“This is the world in which I move uninvited, profane on a sacred land, neither me nor mine, but me nonetheless. The story began long ago…it is old. Older than my body, my mother’s, my grandmother’s. As old as my me, Old Spontaneous me, the world.”
~ Trinh T. Minh-ha, Woman, Native, Other
Merriam-Webster’s online dictionary defines AUTOCOLONY as “a daughter colony formed within one of the cells of a colony and duplicating in miniature the parent colony.” Although a botanist term, when Googling images for “autocolonies”, Rocky Cajigan’s announcement for his current exhibition appears amongst scientific images of asexual reproductive plant organisms. Perhaps this will raise some Botanists’ or other researchers’ eyebrows, compelling them to click on his exhibition announcement and contemplate the numerous metaphors for the definition of autocolony.

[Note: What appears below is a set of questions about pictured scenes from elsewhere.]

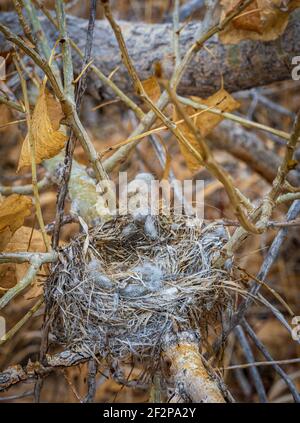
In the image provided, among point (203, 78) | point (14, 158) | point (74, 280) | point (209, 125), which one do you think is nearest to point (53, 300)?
point (74, 280)

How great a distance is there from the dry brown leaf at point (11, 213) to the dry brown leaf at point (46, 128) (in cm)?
11

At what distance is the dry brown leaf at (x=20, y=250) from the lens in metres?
1.42

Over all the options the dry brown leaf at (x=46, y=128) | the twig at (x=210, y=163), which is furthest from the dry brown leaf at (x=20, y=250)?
the twig at (x=210, y=163)

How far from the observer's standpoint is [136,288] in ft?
4.34

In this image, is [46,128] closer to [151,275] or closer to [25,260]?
[25,260]

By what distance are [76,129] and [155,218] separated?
31 centimetres

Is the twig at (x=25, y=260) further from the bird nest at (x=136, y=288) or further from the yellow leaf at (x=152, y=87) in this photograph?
the yellow leaf at (x=152, y=87)

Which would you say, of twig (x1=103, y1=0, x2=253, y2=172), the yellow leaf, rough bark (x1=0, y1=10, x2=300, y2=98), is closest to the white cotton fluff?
twig (x1=103, y1=0, x2=253, y2=172)

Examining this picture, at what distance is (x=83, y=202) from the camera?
1.68 metres

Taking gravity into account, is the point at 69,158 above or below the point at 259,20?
below

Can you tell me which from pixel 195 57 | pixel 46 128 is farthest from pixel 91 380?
pixel 195 57

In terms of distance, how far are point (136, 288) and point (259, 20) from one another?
917 millimetres

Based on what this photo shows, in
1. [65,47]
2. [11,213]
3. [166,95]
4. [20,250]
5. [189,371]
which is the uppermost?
[65,47]

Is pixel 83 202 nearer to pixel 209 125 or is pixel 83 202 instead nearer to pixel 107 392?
pixel 209 125
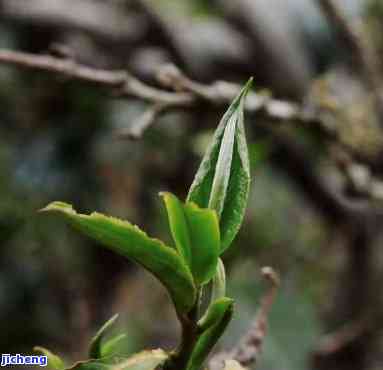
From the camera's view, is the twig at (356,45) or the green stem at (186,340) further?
Answer: the twig at (356,45)

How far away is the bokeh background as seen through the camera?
138cm

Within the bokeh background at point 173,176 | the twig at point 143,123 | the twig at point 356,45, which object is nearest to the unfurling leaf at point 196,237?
the twig at point 143,123

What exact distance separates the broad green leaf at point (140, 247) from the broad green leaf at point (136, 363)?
0.02 meters

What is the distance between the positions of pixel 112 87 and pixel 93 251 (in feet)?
3.75

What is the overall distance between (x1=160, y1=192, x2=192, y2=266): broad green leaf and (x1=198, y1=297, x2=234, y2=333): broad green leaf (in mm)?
22

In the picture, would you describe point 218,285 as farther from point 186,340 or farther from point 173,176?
point 173,176

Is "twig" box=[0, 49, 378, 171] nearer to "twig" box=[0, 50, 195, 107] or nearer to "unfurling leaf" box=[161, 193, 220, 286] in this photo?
"twig" box=[0, 50, 195, 107]

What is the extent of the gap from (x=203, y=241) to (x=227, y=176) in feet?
0.10

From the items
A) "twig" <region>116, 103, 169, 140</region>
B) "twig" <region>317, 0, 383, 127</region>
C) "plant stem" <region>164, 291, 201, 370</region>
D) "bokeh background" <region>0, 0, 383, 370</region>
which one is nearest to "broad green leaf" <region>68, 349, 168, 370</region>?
"plant stem" <region>164, 291, 201, 370</region>

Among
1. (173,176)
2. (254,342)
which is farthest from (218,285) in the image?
(173,176)

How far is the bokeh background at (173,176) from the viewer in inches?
54.4

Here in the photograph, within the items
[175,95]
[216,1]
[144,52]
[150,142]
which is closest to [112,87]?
[175,95]

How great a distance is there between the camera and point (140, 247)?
0.35 meters

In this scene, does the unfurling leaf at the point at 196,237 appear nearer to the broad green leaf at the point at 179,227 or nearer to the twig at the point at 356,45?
the broad green leaf at the point at 179,227
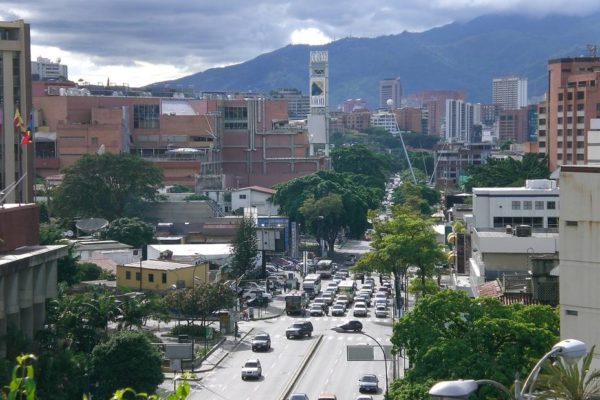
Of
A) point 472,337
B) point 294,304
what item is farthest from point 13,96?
point 472,337

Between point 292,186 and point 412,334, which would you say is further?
point 292,186

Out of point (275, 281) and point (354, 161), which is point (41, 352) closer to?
point (275, 281)

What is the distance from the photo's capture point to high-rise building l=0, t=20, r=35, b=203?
316 ft

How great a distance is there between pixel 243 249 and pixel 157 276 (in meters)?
9.92

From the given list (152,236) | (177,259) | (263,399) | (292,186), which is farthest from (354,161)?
(263,399)

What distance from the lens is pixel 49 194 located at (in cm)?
11544

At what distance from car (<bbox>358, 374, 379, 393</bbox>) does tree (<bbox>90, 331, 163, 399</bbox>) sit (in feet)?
28.4

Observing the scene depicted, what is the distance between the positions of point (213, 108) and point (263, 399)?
101 metres

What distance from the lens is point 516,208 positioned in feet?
239

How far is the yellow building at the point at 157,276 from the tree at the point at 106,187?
101 ft

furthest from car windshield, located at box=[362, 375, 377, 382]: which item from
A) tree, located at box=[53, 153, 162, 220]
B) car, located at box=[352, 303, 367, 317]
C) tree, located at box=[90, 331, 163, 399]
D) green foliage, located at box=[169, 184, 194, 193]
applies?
green foliage, located at box=[169, 184, 194, 193]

The partial image is of a mixed media pseudo-ethnographic costume called “Biorigines lll”. The title, a word-play on “biological”, “original” and “aborigine” is a conundrum. It calls into question whether or not decolonization is attainable. Centuries of resistance to Spanish and American colonialism evolved into self-inflicted recolonization.
For Cajigan, the struggle to oppose or comply teeters on a delicate scale that weighs the strength of indigeneity, the protective lure of institutionalized religion, and subjugation of the spirit. To imagine one’s own rib cage as chained-links exposed and stitched into second-hand worn jackets held together by metal crosses with one’s feet stuck in cement ripping out of leather shoes and fist clinched in anger, one begins to feel the battle against autocolonization.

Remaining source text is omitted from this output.